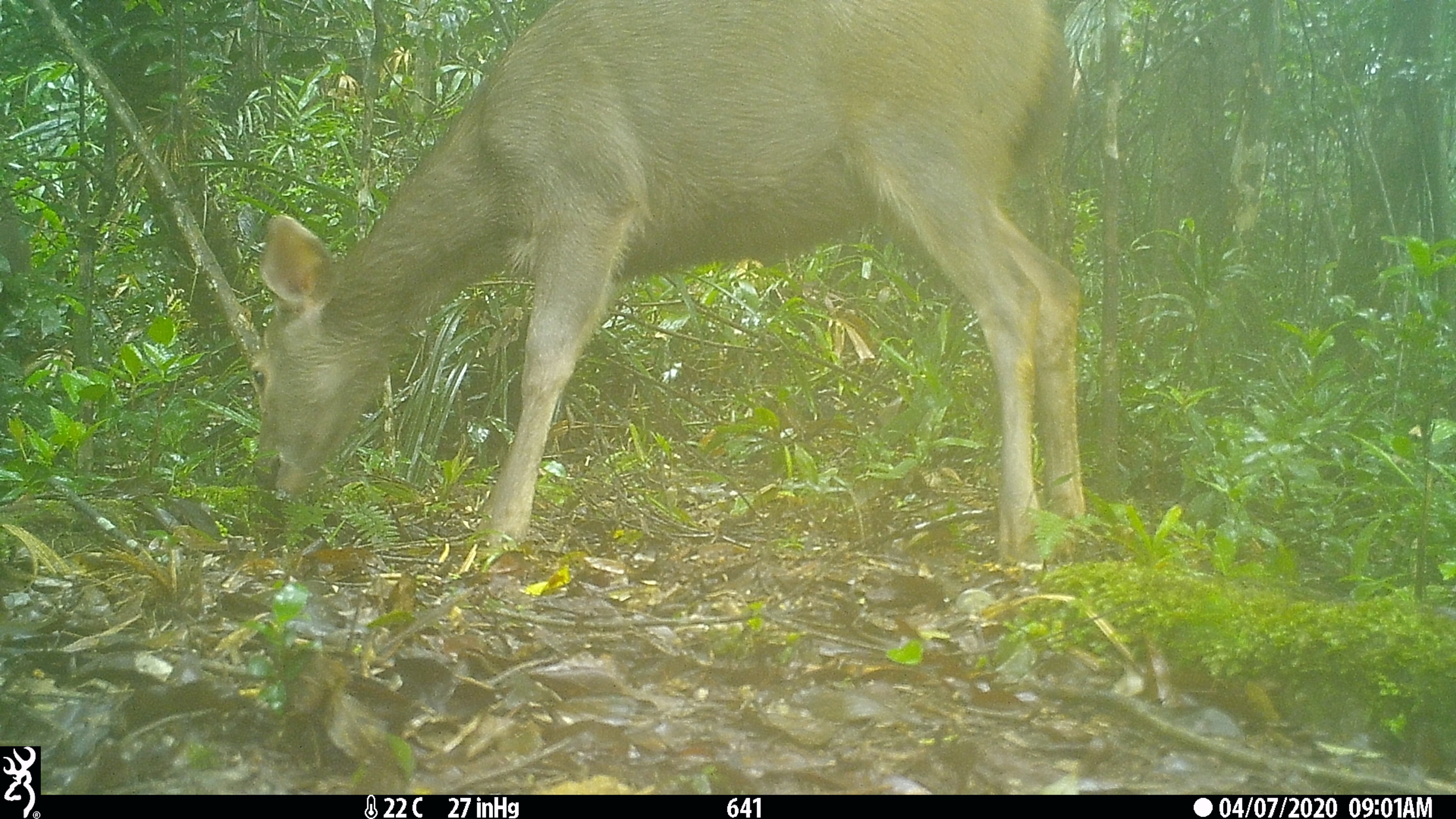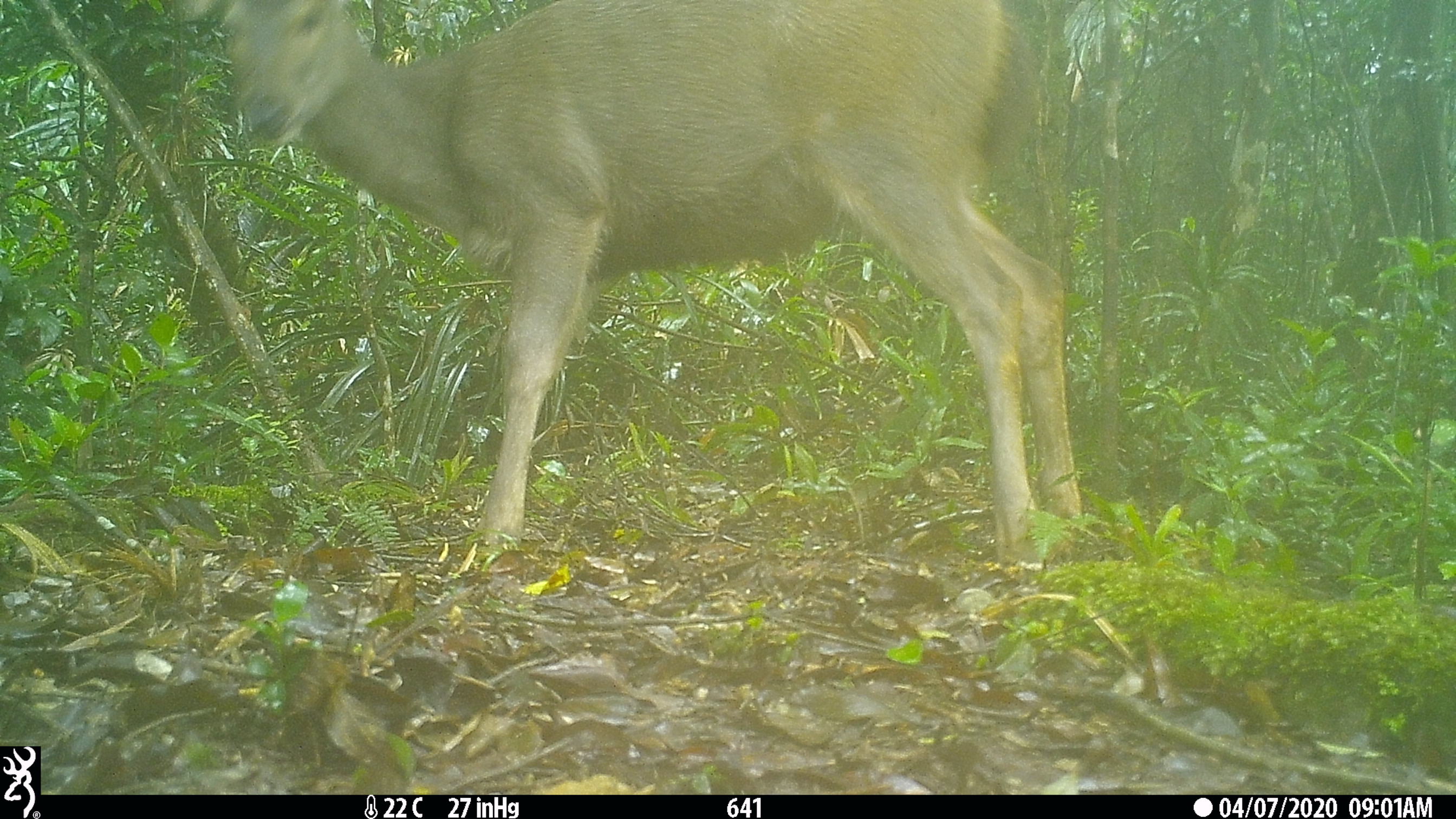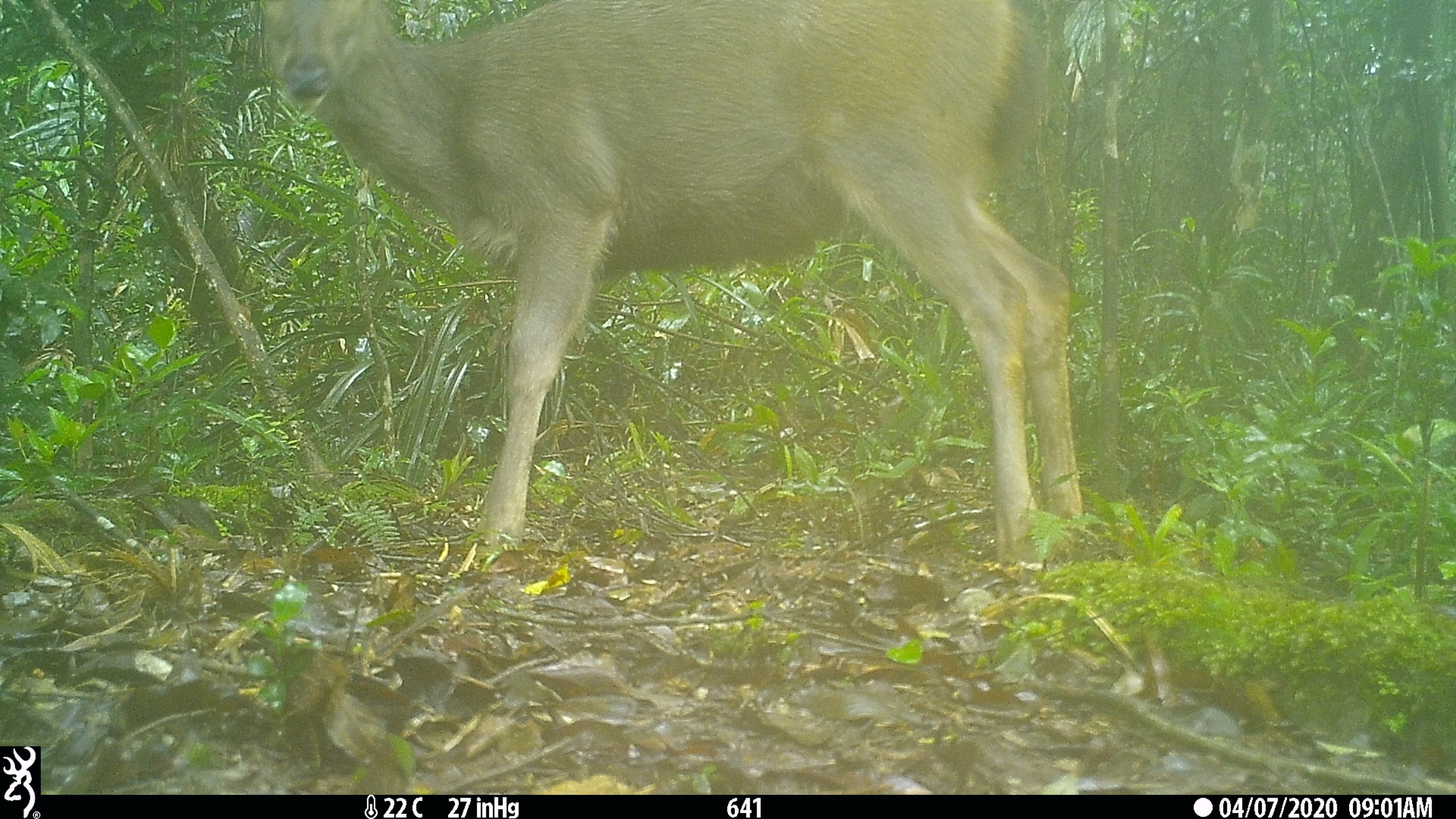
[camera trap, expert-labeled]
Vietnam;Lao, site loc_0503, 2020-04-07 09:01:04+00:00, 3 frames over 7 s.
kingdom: Animalia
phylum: Chordata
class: Mammalia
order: Artiodactyla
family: Cervidae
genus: Rusa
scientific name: Rusa unicolor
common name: sambar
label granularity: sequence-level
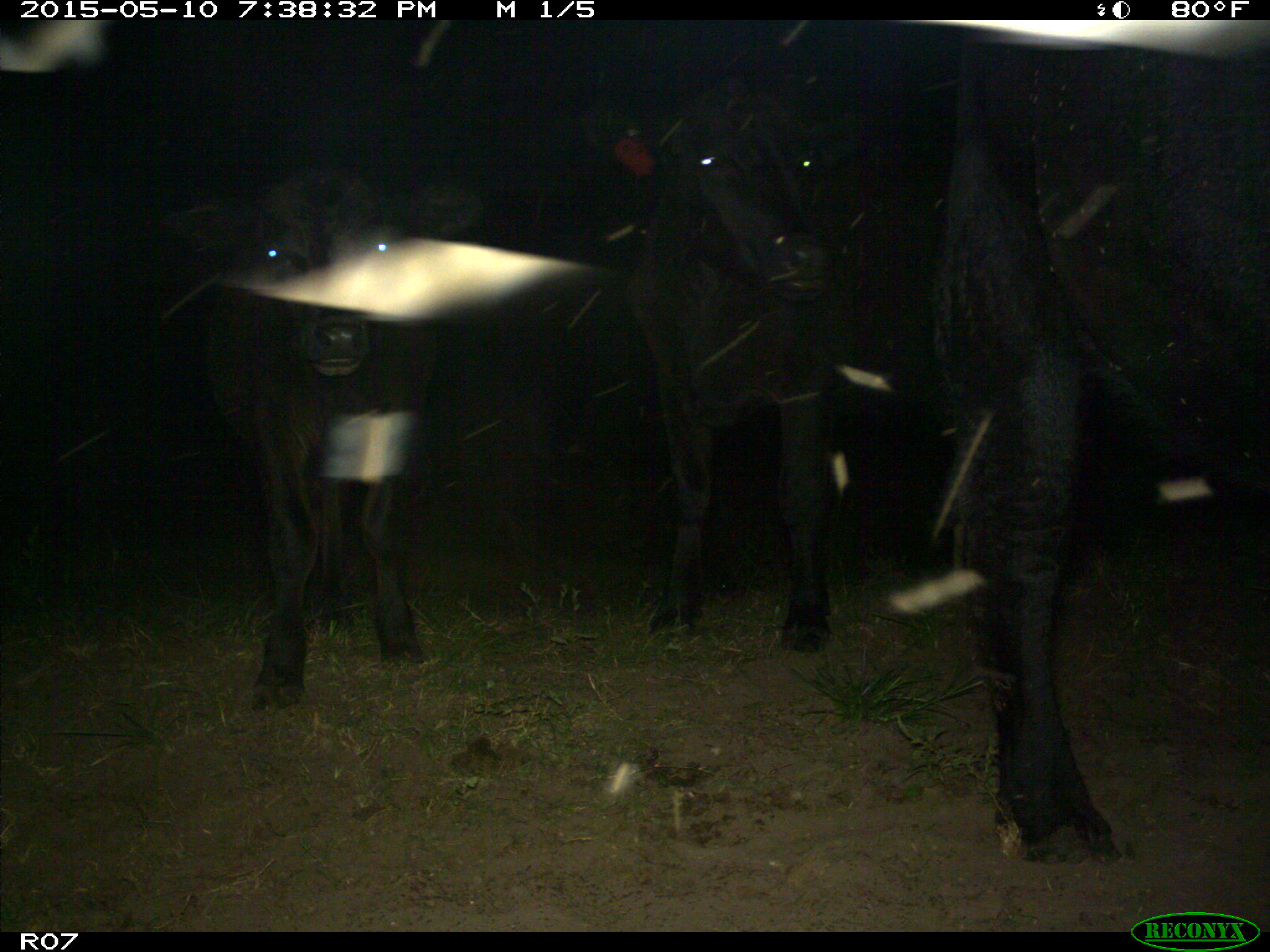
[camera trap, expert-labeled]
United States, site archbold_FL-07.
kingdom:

#### Description of the task
Whenever a line of the material above contains the string "site", copy that line out.

#### Response
Vietnam;Lao, site loc_0503, 2020-04-07 09:01:04+00:00, 3 frames over 7 s.
United States, site archbold_FL-07.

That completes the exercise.